Afghanistan will not be a democracy under Taliban, senior member says
Shafaq News/ Afghanistan will not be a democracy now that the Taliban has taken over, a senior member of the group told Reuters.
The Taliban would also reach out to former pilots and soldiers from the Afghan armed forces to join its ranks, Waheedullah Hashimi, who has access to the group's decision-making, added in an interview.
How successful that recruitment is remains to be seen. Thousands of soldiers have been killed by Taliban insurgents over the last 20 years, and recently the group targeted U.S.-trained Afghan pilots because of their pivotal role.
The power structure that Hashimi outlined would bear similarities to how Afghanistan was run the last time the Taliban were in power from 1996 to 2001. Then, supreme leader Mullah Omar remained in the shadows and left the day-to-day running of the country to a council.

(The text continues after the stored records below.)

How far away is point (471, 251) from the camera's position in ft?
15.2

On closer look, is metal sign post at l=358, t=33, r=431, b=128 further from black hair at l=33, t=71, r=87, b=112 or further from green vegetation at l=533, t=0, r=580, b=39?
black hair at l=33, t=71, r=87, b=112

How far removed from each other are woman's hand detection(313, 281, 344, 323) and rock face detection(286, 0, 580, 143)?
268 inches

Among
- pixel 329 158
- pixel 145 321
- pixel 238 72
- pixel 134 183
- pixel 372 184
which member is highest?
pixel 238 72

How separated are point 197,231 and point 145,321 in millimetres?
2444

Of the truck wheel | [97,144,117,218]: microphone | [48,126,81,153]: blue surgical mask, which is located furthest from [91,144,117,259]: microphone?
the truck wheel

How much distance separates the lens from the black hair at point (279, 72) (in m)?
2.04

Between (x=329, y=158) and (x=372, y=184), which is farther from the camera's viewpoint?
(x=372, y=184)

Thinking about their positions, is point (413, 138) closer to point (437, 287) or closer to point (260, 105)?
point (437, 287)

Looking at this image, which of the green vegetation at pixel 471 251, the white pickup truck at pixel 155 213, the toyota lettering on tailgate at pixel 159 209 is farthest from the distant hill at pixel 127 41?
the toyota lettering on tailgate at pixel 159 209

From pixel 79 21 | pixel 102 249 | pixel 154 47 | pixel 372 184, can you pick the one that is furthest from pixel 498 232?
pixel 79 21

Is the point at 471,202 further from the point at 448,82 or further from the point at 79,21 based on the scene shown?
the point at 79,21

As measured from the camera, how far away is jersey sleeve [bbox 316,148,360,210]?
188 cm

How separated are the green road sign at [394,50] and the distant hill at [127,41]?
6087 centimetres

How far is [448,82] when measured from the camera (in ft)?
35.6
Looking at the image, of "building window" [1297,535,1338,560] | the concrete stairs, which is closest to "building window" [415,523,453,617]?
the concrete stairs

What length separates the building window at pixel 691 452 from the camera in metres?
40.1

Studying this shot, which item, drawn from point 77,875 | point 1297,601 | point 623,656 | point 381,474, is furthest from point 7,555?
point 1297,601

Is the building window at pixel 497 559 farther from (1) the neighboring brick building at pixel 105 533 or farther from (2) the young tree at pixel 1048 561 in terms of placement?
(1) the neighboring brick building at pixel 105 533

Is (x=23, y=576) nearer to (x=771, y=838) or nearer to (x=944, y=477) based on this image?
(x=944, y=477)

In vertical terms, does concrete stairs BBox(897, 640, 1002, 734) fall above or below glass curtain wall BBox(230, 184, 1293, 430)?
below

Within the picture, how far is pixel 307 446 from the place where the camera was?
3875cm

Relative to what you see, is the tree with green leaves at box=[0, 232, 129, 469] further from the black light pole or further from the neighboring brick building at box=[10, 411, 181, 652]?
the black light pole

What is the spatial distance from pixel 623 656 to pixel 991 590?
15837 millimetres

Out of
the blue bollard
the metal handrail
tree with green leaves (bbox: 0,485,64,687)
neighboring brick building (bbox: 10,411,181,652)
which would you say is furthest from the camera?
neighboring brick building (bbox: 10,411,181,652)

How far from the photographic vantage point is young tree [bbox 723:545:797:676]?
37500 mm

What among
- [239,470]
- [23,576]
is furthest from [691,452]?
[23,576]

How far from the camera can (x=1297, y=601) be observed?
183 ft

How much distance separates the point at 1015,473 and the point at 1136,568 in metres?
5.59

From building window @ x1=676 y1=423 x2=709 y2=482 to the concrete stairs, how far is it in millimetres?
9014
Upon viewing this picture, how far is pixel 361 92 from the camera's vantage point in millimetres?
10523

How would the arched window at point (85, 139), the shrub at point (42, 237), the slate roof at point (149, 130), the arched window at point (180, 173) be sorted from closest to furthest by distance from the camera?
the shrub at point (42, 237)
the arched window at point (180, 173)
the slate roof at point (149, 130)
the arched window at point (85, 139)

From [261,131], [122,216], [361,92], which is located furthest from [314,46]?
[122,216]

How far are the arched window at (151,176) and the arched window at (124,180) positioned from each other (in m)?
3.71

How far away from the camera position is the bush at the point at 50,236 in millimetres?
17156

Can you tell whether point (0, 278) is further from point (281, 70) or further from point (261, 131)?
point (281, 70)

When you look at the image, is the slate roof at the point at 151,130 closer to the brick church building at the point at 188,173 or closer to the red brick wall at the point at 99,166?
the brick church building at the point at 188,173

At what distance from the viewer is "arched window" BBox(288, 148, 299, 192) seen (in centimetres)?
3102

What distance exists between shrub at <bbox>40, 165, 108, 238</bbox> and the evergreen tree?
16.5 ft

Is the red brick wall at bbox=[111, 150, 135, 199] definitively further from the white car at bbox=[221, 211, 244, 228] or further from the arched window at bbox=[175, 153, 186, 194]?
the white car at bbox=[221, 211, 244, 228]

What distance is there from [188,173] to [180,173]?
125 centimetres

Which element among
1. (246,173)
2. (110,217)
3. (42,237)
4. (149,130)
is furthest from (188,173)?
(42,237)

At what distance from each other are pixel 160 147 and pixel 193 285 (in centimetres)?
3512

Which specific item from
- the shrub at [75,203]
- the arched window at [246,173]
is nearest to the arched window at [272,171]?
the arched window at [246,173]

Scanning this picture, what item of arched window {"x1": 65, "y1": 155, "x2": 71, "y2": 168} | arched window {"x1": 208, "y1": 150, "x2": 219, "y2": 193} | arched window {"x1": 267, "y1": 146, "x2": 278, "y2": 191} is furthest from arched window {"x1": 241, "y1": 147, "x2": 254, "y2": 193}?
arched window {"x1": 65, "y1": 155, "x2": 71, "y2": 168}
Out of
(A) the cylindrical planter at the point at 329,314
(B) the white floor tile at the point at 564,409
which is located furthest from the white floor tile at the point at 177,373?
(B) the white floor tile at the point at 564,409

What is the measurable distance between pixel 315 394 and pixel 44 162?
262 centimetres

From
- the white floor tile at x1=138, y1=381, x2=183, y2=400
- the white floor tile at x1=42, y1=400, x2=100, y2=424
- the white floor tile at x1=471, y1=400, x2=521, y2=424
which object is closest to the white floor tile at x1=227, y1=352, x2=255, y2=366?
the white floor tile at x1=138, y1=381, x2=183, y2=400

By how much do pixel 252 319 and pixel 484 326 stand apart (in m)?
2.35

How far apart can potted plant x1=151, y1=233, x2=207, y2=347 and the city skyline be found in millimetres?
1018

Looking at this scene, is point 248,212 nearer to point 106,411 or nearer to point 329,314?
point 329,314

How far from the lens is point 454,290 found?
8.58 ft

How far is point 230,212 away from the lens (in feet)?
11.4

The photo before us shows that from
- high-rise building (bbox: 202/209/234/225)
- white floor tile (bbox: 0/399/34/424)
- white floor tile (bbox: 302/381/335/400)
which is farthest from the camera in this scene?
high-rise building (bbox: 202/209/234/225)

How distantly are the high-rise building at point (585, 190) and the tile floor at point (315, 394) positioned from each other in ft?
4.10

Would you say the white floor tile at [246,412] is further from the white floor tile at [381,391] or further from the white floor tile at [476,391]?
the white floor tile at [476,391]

Akhundzada would likely play a role above the head of the council, who would be akin to the country's president, Hashimi added.
"Maybe his (Akhundzada's) deputy will play the role of 'president'," Hashimi said, speaking in English.
Many issues regarding how the Taliban would run Afghanistan have yet to be finalised, Hashimi explained, but Afghanistan would not be a democracy.
"There will be no democratic system at all because it does not have any base in our country," he said. "We will not discuss what type of political system should we apply in Afghanistan because it is clear. It is sharia law and that is it."
Hashimi said he would be joining a meeting of the Taliban leadership that would discuss issues of governance later this week.